■ Exercise passage:
╔══
So, I’m going to expand on the topic a bit and explain how Git stores what. Doing so will explain what information is stored, and what exactly matters for the size of the repository. As a fair warning: this answer is rather long :)
Git objects
Git is essentially a database of objects. Those objects come in four different types and are all identified by a SHA1 hash of their contents. The four types are blobs, trees, commits and tags.
Blob
A blob is the simplest type of objects. It stores the content of a file. So for each file content you store within your Git repository, a single blob object exists in the object database. As it stores only the file content, and not metadata like file names, this is also the mechanism that prevents files with identical content from being stored multiple times.
Tree
Going one level up, the tree is the object that puts the blobs into a directory structure. A single tree corresponds to a single directory. It is essentially a list of files and subdirectories, with each entry containing a file mode, a file or directory name, and a reference to the Git object that belongs to the entry. For subdirectories, this reference points to the tree object that describes the subdirectory; for files, this reference points to the blob object storing the file contents.
Commit
Blobs and trees are already enough to represent a complete file system. To add the versioning on top of that, we have commit objects. Commit objects are created whenever you commit something in Git. Each commit represents a snapshot in the history of revisions.
It contains a reference to the tree object describing the root directory of the repository. This also means that every commit that actually introduces some changes at least requires a new tree object (likely more).
A commit also contains a reference to its parent commits. While there is usually just a single parent (for a linear history), a commit can have any number of parents in which case it’s usually called a merge commit. Most workflows will only ever make you do merges with two parents, but you can really have any other number too.
╚══
■ Supplied entries:
╔══
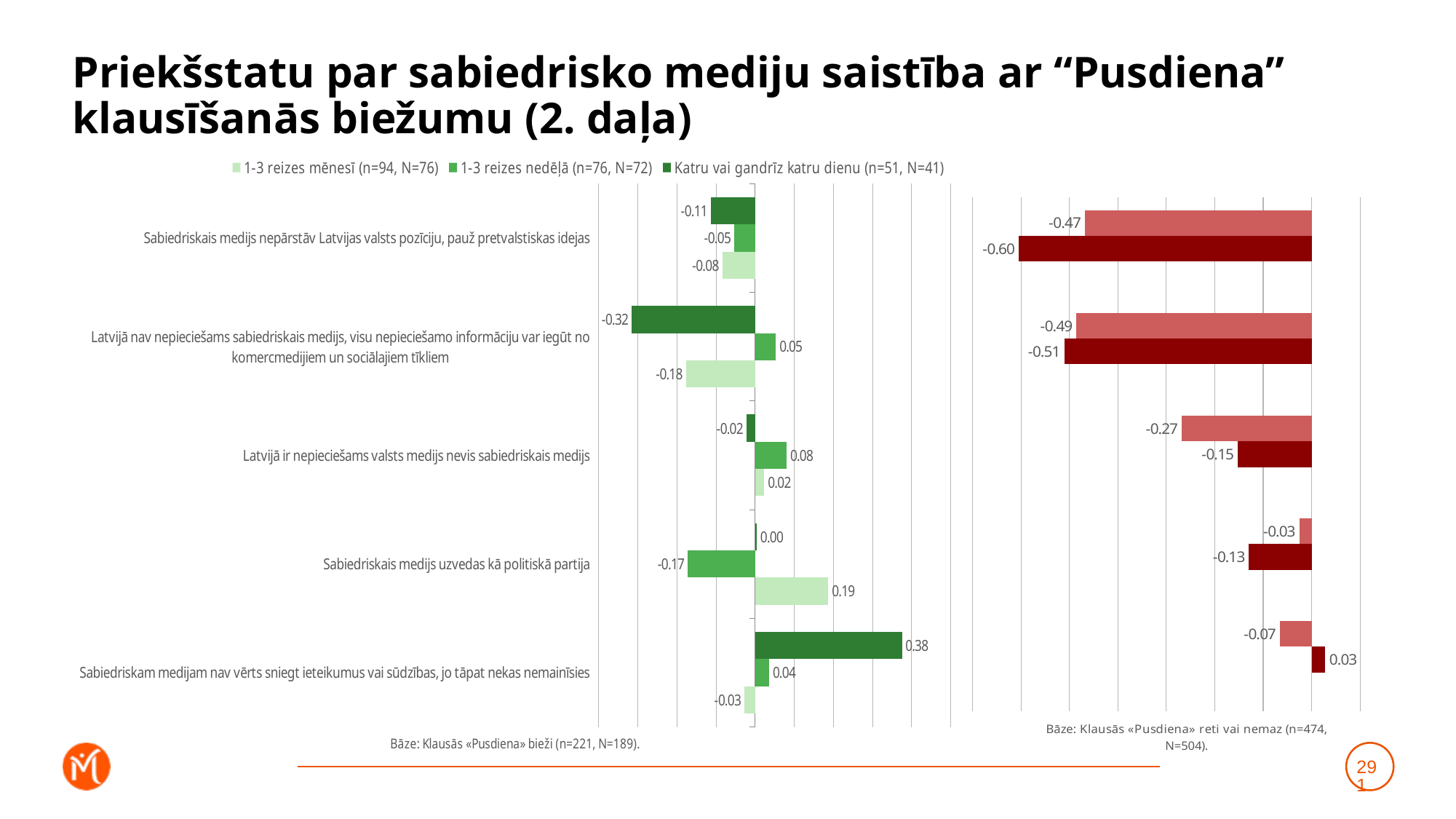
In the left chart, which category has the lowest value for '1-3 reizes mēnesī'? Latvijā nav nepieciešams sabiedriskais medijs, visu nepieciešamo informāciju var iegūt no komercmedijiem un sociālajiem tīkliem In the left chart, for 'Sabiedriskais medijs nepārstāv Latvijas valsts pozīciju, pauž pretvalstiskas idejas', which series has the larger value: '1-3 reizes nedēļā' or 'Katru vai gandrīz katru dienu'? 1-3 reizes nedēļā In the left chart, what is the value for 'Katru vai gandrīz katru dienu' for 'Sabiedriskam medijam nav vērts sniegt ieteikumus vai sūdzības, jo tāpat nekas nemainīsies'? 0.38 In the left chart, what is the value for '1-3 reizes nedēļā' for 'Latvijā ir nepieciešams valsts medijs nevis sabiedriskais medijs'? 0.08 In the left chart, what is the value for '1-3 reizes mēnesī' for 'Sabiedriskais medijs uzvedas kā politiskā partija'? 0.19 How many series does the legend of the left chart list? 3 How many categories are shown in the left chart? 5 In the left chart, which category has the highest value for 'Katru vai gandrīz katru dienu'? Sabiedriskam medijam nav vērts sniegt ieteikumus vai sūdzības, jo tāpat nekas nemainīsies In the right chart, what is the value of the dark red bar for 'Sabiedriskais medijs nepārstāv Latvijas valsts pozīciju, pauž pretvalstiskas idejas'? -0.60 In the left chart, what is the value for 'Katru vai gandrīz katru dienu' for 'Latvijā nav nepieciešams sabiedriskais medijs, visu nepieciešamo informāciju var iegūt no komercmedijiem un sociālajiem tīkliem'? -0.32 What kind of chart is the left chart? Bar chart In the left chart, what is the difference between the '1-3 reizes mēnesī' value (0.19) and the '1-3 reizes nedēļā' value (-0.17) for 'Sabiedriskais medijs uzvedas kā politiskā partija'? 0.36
╚══
╔══
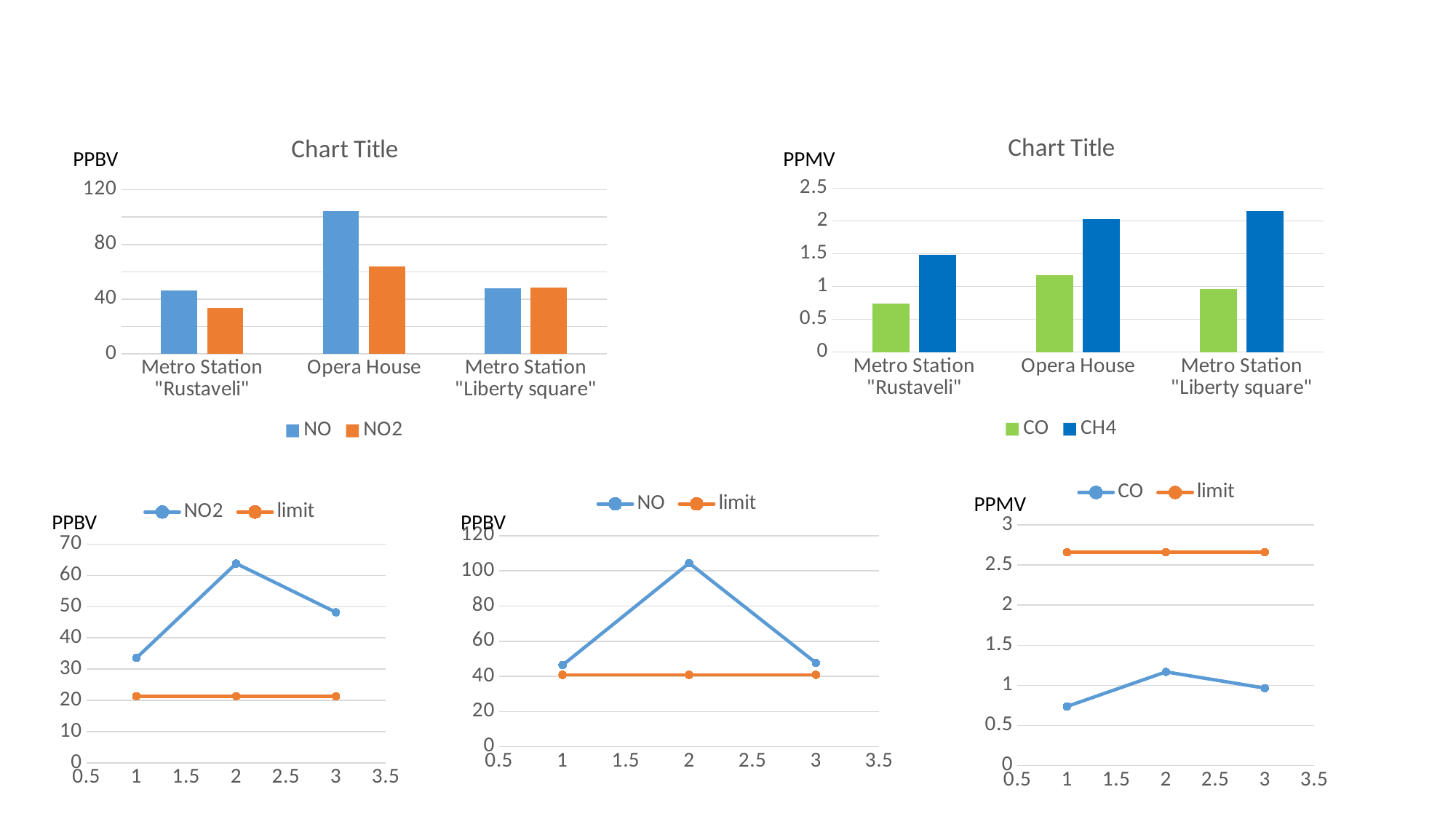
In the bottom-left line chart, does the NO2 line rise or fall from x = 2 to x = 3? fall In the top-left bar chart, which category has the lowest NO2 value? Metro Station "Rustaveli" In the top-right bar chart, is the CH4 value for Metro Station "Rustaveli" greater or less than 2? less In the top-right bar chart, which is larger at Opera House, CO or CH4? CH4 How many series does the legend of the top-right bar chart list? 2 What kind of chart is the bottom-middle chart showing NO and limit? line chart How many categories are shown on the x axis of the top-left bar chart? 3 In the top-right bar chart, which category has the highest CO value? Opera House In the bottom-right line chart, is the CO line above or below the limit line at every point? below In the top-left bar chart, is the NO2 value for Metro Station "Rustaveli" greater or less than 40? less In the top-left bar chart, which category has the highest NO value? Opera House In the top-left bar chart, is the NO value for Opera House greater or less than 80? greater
╚══
╔══
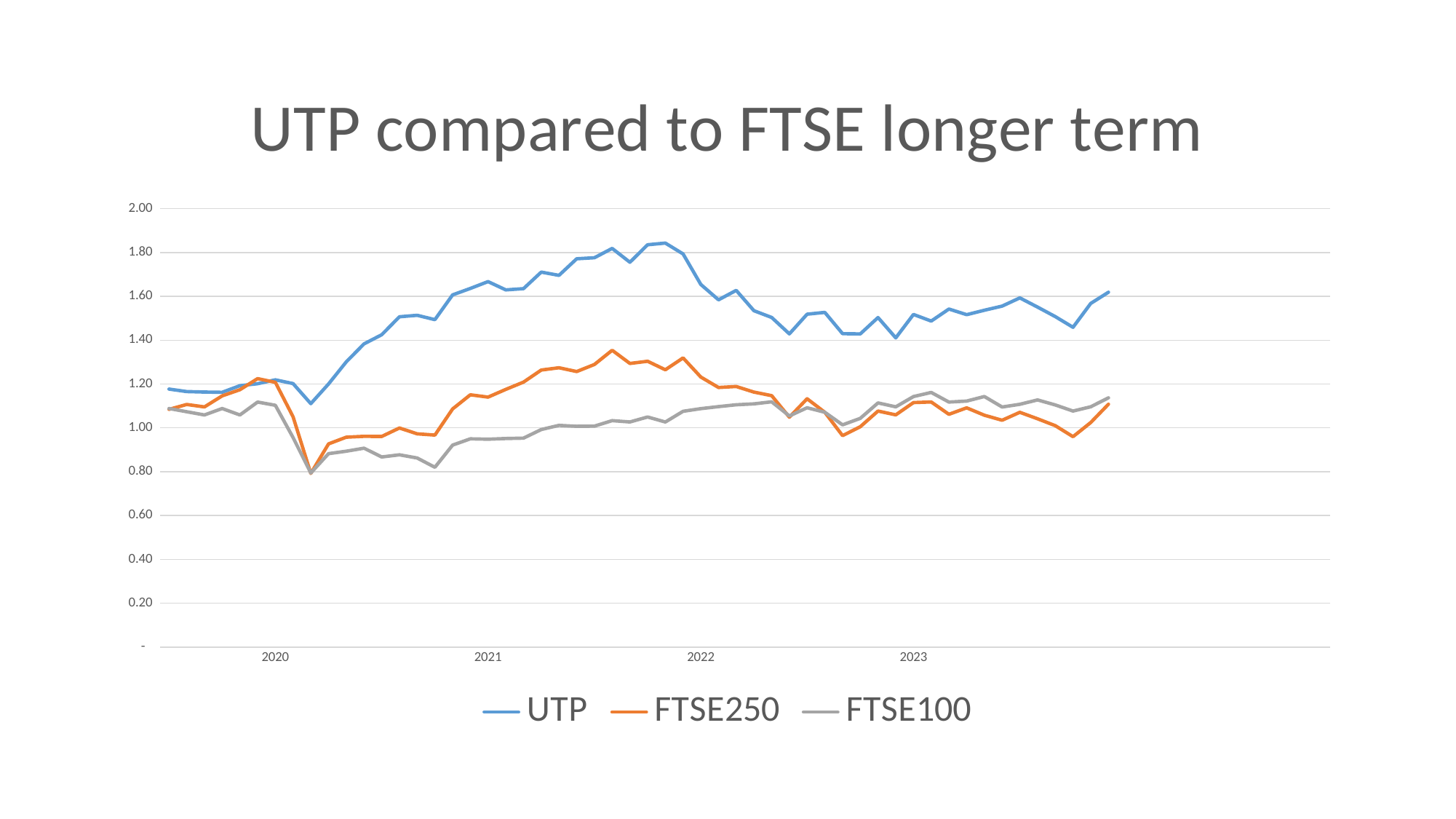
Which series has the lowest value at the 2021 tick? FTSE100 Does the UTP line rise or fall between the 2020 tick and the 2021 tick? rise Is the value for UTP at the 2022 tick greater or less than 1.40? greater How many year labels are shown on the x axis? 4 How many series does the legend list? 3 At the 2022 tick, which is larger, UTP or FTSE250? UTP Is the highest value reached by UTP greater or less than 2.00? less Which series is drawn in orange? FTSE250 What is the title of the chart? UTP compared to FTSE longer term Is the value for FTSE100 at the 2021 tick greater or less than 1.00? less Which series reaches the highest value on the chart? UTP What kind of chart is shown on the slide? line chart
╚══
■ What you need to do: Copy the passage on Git objects between "Git objects" and "commits and tags.", inclusive, changing "SHA1" to "SHA-256". The entries above are separate material and have no connection to the passage on Git objects.

■ Completed exercise:
Git objects
Git is essentially a database of objects. Those objects come in four different types and are all identified by a SHA-256 hash of their contents. The four types are blobs, trees, commits and tags.